Pars, ty skończony idioto. Nawet nie wiesz, jak bardzo ułatwiasz mi sprawę.
Nic się nie zmieniło. Tego dnia miała zamiar pojechać do biblioteki, ale stwierdziła, że zostanie w mieszkaniu. Tak jej doradzał Pars. Zgłodniała. W lodówce miała jeszcze kilka jajek i trochę szynki. Postanowiła, że wrzuci je na patelnię, a szynkę pokroi na drobną kostkę. Miała też ochotę na piwo. Chciała się odstresować, a ostatnio bez alkoholu wychodziło jej to słabo. Znalazła na dole lodówki jedno piwo.
Lepsze to niż nic. – Zaśmiała się.
Zrobiła sobie grzańca i włączyła telewizor. Jak zwykle nie zobaczyła w nim nic, co byłoby ciekawe.
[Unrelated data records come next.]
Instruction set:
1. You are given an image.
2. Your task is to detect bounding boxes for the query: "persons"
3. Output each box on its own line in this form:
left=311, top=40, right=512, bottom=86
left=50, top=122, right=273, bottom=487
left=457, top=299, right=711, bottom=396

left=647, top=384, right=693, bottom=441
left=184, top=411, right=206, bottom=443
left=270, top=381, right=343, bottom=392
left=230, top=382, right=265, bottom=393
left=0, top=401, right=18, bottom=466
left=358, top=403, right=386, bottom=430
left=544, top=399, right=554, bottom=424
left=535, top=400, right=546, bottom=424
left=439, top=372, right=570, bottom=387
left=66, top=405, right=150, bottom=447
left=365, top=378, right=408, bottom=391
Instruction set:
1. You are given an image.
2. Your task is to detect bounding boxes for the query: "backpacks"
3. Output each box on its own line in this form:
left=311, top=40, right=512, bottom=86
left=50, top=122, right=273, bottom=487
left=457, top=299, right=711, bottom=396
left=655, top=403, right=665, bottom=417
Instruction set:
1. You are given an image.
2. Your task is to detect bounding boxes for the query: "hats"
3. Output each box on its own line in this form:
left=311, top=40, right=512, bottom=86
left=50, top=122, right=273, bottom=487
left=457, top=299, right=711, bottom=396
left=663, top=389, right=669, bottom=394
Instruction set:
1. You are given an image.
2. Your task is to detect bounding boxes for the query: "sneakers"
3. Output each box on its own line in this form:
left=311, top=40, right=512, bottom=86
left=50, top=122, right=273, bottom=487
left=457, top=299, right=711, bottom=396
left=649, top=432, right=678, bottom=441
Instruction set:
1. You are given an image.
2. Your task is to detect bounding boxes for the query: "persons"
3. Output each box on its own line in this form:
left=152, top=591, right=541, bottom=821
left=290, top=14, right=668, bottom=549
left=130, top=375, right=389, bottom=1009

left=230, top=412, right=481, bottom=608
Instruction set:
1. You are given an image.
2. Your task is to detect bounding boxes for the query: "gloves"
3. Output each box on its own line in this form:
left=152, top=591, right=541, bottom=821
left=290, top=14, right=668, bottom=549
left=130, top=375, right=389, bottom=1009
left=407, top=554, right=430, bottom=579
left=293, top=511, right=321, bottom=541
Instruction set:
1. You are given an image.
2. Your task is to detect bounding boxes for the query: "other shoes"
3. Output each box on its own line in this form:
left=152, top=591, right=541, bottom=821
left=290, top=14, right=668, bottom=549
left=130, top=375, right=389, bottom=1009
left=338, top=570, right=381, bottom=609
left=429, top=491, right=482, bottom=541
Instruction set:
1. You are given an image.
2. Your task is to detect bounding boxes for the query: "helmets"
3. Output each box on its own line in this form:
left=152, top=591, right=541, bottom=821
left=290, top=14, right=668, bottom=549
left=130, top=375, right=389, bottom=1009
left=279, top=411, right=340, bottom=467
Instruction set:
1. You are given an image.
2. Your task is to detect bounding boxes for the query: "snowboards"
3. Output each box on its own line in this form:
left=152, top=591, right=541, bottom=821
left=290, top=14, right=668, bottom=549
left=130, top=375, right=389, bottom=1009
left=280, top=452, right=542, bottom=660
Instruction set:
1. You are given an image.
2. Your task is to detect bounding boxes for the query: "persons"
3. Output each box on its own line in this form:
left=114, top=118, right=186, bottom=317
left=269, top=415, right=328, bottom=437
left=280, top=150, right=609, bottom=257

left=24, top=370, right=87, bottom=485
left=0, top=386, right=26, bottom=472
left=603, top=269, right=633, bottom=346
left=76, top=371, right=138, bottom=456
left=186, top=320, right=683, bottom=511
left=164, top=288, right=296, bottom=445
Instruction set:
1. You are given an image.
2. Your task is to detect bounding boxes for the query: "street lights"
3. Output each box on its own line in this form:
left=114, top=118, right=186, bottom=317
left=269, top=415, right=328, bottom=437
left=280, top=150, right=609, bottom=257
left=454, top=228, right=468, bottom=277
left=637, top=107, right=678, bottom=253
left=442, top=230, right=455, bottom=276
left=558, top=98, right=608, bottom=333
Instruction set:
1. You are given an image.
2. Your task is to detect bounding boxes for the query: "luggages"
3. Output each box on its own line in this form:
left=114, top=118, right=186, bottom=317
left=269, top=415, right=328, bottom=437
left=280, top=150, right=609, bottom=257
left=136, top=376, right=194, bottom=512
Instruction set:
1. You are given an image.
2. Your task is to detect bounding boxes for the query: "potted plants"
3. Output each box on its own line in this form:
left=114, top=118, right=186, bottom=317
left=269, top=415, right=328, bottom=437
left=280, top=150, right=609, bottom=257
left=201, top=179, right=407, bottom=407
Propaganda to propaganda – pomyślała.
Zastanawiała się co dalej, kiedy zadzwonił telefon. Dzwoniła Olka.
– Bartek miał wypadek – powiedziała. – Spadł dzisiaj z rusztowania. Jest nieprzytomny.
Agnieszka poczuła, jak żołądek kurczy jej się do rozmiarów orzeszka ziemnego.
Przepraszam cię Olka, ale muszę skorzystać z łazienki.
Pobiegła szybko do toalety. Myślała, że zwymiotuje, ale tak się nie stało. Wróciła do pokoju i podniosła telefon.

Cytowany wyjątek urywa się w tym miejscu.